Last year the CMCC Bible Study Program celebrated 15 years of studying the Bible and growing together in the word of God. The book we studied to commemorate this special year was Daniel. As usual, the program ended in June, but it will begin anew in September together with my other programs and activities. The two summer months in between provide me with a cushion not only to take a break but also to rejuvenate, study, plan, and get ready for next year.
With the fascinating and sometimes frightening images of the Book of Daniel still fresh in my head – the statue of four metals being smashed by a pulverizing stone, three young men worshipping God safely in a burning fiery furnace, Daniel being protected by God’s angel in the den of lions, the visions of the four beasts, etc. – I was pleasantly surprised to find that the Church would use one of the most well-known Danielic images – the enthronement in heaven of “the Son of man” – as a key theme that connects all three readings of the feast of the Transfiguration of the Lord.
The influence that the Book of Daniel has on Christianity is profound and indisputable. The New Testament books, particularly some of the Pauline epistles and the Book of Revelation, often take symbols, images, and phrases straight out of Daniel to demonstrate that the Danielic prophecies have come to fulfillment in Jesus.
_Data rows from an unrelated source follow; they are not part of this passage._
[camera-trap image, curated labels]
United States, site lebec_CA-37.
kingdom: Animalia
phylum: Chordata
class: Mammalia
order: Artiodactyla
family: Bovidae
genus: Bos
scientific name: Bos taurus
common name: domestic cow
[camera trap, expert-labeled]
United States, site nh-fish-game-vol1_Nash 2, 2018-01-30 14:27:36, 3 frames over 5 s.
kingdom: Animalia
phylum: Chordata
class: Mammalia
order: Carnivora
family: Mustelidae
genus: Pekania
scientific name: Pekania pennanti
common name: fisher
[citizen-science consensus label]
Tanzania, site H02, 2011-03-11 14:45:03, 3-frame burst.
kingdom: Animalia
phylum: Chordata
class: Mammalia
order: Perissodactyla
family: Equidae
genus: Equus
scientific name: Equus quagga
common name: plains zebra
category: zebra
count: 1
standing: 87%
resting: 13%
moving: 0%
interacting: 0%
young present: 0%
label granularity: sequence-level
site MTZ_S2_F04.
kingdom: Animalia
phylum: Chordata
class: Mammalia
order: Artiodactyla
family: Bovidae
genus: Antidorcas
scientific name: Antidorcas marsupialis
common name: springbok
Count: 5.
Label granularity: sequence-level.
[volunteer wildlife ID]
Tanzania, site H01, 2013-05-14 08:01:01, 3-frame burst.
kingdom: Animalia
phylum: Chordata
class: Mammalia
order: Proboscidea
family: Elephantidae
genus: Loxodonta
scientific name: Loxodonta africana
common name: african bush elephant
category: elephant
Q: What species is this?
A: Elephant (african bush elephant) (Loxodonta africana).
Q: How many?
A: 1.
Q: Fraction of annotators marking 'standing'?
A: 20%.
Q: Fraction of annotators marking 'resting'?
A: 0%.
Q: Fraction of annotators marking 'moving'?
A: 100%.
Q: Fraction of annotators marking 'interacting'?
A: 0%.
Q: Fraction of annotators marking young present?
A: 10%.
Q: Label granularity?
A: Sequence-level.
Jesus himself also refers to Daniel on numerous occasions, including calling himself the “Son of man” and linking his own eschatological glory to Daniel’s vision of the Son of man riding on the clouds of heaven (Mt. 24:30, 26:64).
The Church Fathers are quick to recognize the theological significance of the “Son of man” in Daniel’s vision. Ancient Jewish tradition identified this title with a heavenly Messiah (Ignatius Catholic Study Bible, comment on Daniel 7:13, p.32). In addition to its messianic implication, the Church Fathers see in this unusual title the mystery of God taking on human nature, and in doing so perfecting and elevating it to a lofty height inconceivable to the human mind and unreachable by mere human efforts. This gives us a more profound understanding of why our “hope in the Lord” will enable us to “soar as with eagles’ wings” (Isaiah 40:31). St. Athanasius explains this overpowering mystery of the divinization of humanity in the most succinct way possible: “The Son of God became the Son of man so that the sons of men could become the sons of God” (CCC 460).
Of all the experiences that Peter encounters on Mount Tabor (generally believed to be the holy site of Transfiguration), he remembers one in particular: the Father’s confirmation of Jesus as “my Son, my beloved, with whom I am well pleased” (2 Pt 1:17). For Peter, the confirmation is a powerful assurance that enables him to believe “the power and coming of our Lord Jesus Christ” cannot be one of those “cleverly devised myths” (2 Pt 1:16).
Finally, we can’t blame Peter for appearing a little overwhelmed, if not downright disoriented, when he proposes to make three tents on the Mount of Transfiguration: “one for [Jesus], one for Moses, and one for Elijah” (Mt. 17:4). After all, revealed for the eyes of Peter, James and John to behold at the Transfiguration is “a sublime expression of God’s glory and, in a certain sense, a glimpse of heaven on earth” that have proven too much even for Elijah and Moses to see (BXVI, Sacramentum Caritatis, n.35; 1 Kgs 19:13; Ex 33:20-23).